Excerpts from a spatial dataset:
----
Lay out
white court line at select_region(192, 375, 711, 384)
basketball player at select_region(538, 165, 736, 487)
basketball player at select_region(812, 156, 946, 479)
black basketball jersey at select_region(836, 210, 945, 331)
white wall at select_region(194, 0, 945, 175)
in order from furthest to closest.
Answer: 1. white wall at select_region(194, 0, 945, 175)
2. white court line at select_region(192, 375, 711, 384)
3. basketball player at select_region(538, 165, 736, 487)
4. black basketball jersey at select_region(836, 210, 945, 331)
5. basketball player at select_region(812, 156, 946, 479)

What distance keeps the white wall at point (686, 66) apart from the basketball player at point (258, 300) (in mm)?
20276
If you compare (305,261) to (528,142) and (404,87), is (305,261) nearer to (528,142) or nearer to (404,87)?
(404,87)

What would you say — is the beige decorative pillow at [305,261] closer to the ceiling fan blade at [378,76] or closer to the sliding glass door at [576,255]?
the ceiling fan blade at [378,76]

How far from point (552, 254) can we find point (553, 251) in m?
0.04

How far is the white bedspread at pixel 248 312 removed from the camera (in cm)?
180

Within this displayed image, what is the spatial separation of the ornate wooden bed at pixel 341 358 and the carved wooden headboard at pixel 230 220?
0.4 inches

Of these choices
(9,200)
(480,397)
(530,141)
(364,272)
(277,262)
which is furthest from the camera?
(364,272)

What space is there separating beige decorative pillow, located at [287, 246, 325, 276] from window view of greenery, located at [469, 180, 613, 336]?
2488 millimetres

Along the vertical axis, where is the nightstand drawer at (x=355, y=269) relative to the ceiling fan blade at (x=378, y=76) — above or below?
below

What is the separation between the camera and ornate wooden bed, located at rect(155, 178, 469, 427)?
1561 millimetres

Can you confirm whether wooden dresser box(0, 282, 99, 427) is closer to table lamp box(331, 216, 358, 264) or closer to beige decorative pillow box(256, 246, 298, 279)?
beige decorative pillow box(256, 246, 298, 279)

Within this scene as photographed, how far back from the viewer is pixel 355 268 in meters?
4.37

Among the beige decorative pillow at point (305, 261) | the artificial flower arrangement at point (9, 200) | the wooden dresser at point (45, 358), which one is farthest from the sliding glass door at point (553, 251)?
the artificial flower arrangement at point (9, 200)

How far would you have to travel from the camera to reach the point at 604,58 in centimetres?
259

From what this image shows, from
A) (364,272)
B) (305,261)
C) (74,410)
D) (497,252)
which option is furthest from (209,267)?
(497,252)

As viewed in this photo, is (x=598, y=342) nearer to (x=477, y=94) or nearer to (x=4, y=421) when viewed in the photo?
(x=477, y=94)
----
**Required task**
Could you edit the records above so that every "ornate wooden bed" reads "antique wooden bed", with everything else left as it is?

**Expected output**
Lay out
white court line at select_region(192, 375, 711, 384)
basketball player at select_region(538, 165, 736, 487)
basketball player at select_region(812, 156, 946, 479)
black basketball jersey at select_region(836, 210, 945, 331)
white wall at select_region(194, 0, 945, 175)
in order from furthest to closest.
Answer: 1. white wall at select_region(194, 0, 945, 175)
2. white court line at select_region(192, 375, 711, 384)
3. basketball player at select_region(538, 165, 736, 487)
4. black basketball jersey at select_region(836, 210, 945, 331)
5. basketball player at select_region(812, 156, 946, 479)

What distance keeps the white wall at point (686, 66) apart from the basketball player at point (258, 300) (in mm)?
20276
If you compare (305,261) to (528,142) and (404,87), is (305,261) nearer to (528,142) or nearer to (404,87)?
(404,87)

What would you say — is the beige decorative pillow at [305,261] closer to the ceiling fan blade at [378,76] or closer to the sliding glass door at [576,255]?
the ceiling fan blade at [378,76]

How far from point (552, 254) can we find point (553, 251) in m?
0.04

How far is the white bedspread at pixel 248 312 removed from the camera (in cm)?
180

Within this displayed image, what is the spatial separation of the antique wooden bed at pixel 341 358 and the carved wooden headboard at pixel 230 220?
0.4 inches

Of these choices
(9,200)
(480,397)
(530,141)
(364,272)
(277,262)
which is furthest from the camera?
(364,272)

What space is there separating beige decorative pillow, located at [287, 246, 325, 276] from window view of greenery, located at [469, 180, 613, 336]?
2488 millimetres

Along the vertical axis, where is the nightstand drawer at (x=355, y=269) relative to the ceiling fan blade at (x=378, y=76) — above or below?
below

What is the separation between the camera and antique wooden bed, located at rect(155, 178, 469, 427)?
1561 millimetres

Can you confirm whether wooden dresser box(0, 282, 99, 427) is closer to table lamp box(331, 216, 358, 264) or closer to beige decorative pillow box(256, 246, 298, 279)?
beige decorative pillow box(256, 246, 298, 279)

Within this scene as photographed, how far back from the viewer is pixel 355 268 in meters?
4.37

Among the beige decorative pillow at point (305, 261) | the artificial flower arrangement at point (9, 200) | the wooden dresser at point (45, 358), which one is farthest from the sliding glass door at point (553, 251)?
the artificial flower arrangement at point (9, 200)

How far would you have to travel from the camera to reach the point at 604,58 in centimetres?
259

From what this image shows, from
A) (364,272)
B) (305,261)
C) (74,410)
D) (497,252)
which option is furthest from (209,267)?
(497,252)

As viewed in this photo, is (x=598, y=342) nearer to (x=477, y=94) or nearer to (x=4, y=421) when viewed in the photo?
(x=477, y=94)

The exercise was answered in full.